Consegna →
Modifica il passaggio del testo su borghi e periferie che parte da "Nel 1974 Pier" e prosegue fino a "accanto all’antico acquedotto.": riscrivilo mettendo "cinepresa" al posto di "telecamera".

Sezione del testo →
● ● ● ●
Verità e Bellezza


 

Borghi tra i più belli d’Italia assediati da incongrue periferie. Case ingombranti e senza stile che deturpano uno skyline disegnato nei secoli. Ecco come negli ultimi decenni abbiamo rovinato il nostro patrimonio ambientale e antropologico. Parola di Sergio Rizzo

Nel 1974 Pier Paolo Pasolini partecipa al documentario di Paolo Brunatto La forma della città. Con opportuni movimenti della telecamera il regista e scrittore mostra come la bellezza della città arroccata di Orte, in Lazio, sia “incrinata, rovinata, deturpata” dalle adiacenti costruzioni moderne. L’inquadratura iniziale si concentra sulla “perfezione stilistica” del borgo in cui anche i colori contribuiscono all’effetto di generale purezza e armonia. Tuttavia, allargando l’inquadratura, appaiono quegli elementi di aggressione estetica rappresentati dalle nuove costruzioni. Con un senso di “offesa, dolore, rabbia”, Pasolini sottolinea la presenza di “case modeste di aspetto, non dico orribile, ma estremamente mediocre, senza fantasia o invenzione” costruite proprio accanto all’antico acquedotto.
● ● ● ●
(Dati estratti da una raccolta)
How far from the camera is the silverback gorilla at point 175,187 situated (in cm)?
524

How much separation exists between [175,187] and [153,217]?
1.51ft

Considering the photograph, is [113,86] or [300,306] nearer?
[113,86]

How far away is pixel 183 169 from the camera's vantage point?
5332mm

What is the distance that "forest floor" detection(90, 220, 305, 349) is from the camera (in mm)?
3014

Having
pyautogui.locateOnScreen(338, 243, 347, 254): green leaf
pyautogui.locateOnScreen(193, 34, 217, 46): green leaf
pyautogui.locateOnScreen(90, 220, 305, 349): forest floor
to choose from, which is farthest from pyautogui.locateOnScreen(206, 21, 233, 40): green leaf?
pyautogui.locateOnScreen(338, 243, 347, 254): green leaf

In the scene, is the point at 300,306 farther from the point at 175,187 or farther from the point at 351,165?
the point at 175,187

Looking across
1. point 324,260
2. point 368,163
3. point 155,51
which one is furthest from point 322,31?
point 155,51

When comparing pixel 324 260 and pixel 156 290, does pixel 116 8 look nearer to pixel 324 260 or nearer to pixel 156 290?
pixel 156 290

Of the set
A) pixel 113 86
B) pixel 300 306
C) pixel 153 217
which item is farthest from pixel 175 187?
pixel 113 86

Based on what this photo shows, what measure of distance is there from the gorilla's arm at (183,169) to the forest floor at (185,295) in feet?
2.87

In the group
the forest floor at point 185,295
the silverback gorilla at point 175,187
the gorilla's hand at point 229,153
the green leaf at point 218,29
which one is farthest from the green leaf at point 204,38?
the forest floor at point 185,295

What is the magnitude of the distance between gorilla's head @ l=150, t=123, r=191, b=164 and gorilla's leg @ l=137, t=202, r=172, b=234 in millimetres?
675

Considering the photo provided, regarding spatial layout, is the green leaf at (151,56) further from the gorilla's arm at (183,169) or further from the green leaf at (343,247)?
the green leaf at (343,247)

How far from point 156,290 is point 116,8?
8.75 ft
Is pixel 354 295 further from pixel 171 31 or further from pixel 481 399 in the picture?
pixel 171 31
● ● ● ●
Risultato →
Nel 1974 Pier Paolo Pasolini partecipa al documentario di Paolo Brunatto La forma della città. Con opportuni movimenti della cinepresa il regista e scrittore mostra come la bellezza della città arroccata di Orte, in Lazio, sia “incrinata, rovinata, deturpata” dalle adiacenti costruzioni moderne. L’inquadratura iniziale si concentra sulla “perfezione stilistica” del borgo in cui anche i colori contribuiscono all’effetto di generale purezza e armonia. Tuttavia, allargando l’inquadratura, appaiono quegli elementi di aggressione estetica rappresentati dalle nuove costruzioni. Con un senso di “offesa, dolore, rabbia”, Pasolini sottolinea la presenza di “case modeste di aspetto, non dico orribile, ma estremamente mediocre, senza fantasia o invenzione” costruite proprio accanto all’antico acquedotto.